Etymologyonline, that is a wonderful site usually to learn English etymology,
but here I think they had it wrong
They say that "island" is not related to the Latin "isola" but is from a Germanic root ieg/akwa (water).
I'm sure it's wrong, as the English isle is from the old French isle (Modern French île) meaning island.
And the French, is directly from the Latin Insula.
So I think the English is also indirectly from Latin.
So, there's the idea of being isolated in English and in Latin, in an island.
Same root than isolated, via French isolé.
(There's maybe a relation with the Latin "solus" and the French "seul" in "isolé", but as dictionaries say they ignore the real etymology of insola, we can only find coincidences, or maybe it's not the same root.)
To come back to the "insula" being an island, and an isolated thing.
It seems that those buildings are isolated, they are figuratively insulae.
(Edit: from the Wikipedia page, they say it wasn't separated neighbourhood)
Insula, according to the Gaffiot is an "island" of houses, or an isolated house.

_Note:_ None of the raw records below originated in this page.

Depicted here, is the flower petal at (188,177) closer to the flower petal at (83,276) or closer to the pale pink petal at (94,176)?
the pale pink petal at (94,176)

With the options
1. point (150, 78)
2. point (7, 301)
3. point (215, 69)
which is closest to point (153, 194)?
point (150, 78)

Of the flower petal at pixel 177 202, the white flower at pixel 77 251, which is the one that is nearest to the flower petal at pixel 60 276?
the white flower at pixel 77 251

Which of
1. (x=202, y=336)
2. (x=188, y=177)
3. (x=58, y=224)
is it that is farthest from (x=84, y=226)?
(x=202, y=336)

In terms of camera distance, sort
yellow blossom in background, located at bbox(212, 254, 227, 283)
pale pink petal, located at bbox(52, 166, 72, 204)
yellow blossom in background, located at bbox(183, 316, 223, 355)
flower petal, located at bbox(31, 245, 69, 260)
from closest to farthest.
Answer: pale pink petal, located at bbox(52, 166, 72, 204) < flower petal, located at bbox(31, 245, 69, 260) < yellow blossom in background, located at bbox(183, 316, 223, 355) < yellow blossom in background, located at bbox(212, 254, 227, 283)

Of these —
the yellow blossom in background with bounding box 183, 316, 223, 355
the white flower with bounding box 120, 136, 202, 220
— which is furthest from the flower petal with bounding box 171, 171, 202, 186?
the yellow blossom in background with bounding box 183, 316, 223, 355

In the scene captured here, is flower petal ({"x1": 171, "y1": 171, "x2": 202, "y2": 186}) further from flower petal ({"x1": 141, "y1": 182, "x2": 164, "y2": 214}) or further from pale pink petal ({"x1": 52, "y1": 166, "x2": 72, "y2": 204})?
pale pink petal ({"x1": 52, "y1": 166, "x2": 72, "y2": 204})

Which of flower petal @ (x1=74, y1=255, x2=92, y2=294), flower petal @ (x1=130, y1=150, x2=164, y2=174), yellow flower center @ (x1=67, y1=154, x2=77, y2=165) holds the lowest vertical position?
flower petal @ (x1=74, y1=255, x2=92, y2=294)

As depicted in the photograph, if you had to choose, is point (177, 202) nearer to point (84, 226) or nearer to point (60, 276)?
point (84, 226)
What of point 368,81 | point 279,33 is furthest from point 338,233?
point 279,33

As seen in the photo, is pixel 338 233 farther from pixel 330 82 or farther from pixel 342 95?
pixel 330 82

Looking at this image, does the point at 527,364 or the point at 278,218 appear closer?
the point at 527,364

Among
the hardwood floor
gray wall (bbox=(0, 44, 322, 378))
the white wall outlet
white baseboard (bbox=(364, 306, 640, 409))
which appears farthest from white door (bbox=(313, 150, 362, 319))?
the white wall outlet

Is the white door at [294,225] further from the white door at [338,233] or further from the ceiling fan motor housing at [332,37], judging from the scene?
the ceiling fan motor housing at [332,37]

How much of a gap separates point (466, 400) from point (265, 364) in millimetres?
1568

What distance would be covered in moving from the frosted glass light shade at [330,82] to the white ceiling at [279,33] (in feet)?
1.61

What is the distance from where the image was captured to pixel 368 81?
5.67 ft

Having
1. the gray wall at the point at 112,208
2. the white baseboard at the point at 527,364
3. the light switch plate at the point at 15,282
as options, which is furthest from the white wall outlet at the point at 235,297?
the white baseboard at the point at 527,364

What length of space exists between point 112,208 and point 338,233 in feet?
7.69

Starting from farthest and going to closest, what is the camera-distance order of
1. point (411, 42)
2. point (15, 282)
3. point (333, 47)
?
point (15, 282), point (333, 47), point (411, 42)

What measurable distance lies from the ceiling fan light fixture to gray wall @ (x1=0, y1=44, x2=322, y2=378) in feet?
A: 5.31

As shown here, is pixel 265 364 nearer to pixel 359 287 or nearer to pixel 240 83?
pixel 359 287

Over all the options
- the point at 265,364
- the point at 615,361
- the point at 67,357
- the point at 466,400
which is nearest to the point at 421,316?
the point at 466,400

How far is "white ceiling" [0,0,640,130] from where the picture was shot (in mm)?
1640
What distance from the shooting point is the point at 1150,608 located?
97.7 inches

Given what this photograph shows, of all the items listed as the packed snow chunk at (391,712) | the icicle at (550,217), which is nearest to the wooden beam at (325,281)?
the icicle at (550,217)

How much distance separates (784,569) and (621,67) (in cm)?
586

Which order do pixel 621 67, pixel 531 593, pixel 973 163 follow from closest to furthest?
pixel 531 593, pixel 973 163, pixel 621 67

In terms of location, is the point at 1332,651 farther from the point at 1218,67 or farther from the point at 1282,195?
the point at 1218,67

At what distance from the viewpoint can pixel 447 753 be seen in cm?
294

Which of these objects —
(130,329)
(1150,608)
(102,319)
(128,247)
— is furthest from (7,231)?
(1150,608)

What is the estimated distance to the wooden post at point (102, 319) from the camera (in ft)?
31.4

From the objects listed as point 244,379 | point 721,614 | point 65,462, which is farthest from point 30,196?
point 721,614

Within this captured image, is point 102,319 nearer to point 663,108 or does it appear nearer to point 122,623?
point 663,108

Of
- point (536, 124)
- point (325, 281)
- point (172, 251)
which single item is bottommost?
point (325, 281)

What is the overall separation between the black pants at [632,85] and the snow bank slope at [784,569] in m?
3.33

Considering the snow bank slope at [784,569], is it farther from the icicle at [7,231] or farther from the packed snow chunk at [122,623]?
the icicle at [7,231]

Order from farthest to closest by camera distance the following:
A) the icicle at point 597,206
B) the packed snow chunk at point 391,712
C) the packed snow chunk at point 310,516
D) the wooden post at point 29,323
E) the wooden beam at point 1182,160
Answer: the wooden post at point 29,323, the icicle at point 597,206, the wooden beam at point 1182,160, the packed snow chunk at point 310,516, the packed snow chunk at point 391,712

I don't know if you would find the expression "island of houses" meaningful in English, but in French, we say "un îlot de maisons". (a block of houses, but isolated like an island).
Read this interesting article about Insulae as houses:
In Roman architecture, an insula was one of 2 things: either a kind of apartment building, or a city block.
An insula housed most of the urban citizen population of ancient Rome, including ordinary people of lower- or middle-class status (the plebs) and all but the wealthiest from the upper-middle class (the equites). The term was also used to mean a city block.
[The elite] and the very wealthy lived in a domus, a large single-family residence, but the 2 kinds of housing were intermingled in the city and not segregated into separate neighborhoods.
The ground-level floor of the insula was used for tabernae, shops and businesses, with the living space upstairs. Like modern apartment buildings (...) insulae, like domus, had running water and sanitation (stercus!!!)
First thing I thought of. "I live on (not in) an island" should be acceptable as an answer.
The Roman notion of insula for tenement building makes perfect sense, though. We have the same idea in modern supermarkets, where we call the space-maximising, free-standing isolated shelving units "islands" or "gondolas".
"I live in a block of flats" should be acceptable (reported). We don't generally call them "apartment buildings" or "condos" in the UK. An "apartment" is a "flat", and flats come in "blocks" (a single tower, not a "city block"). "There are three blocks of flats in our street" would be a perfectly normal sentence.
in the USA apartment house is appropriate. In a sense you are not isolated and the building is not necessarily considered a villa. In some cities the apartment house/villa/building can be on an island. Or am I just a narrow NYC dweller? The rest of the country may see his in different light. Come to NYC and you may see it differently. Hopefully, with a smile. Grin and bear it. We do!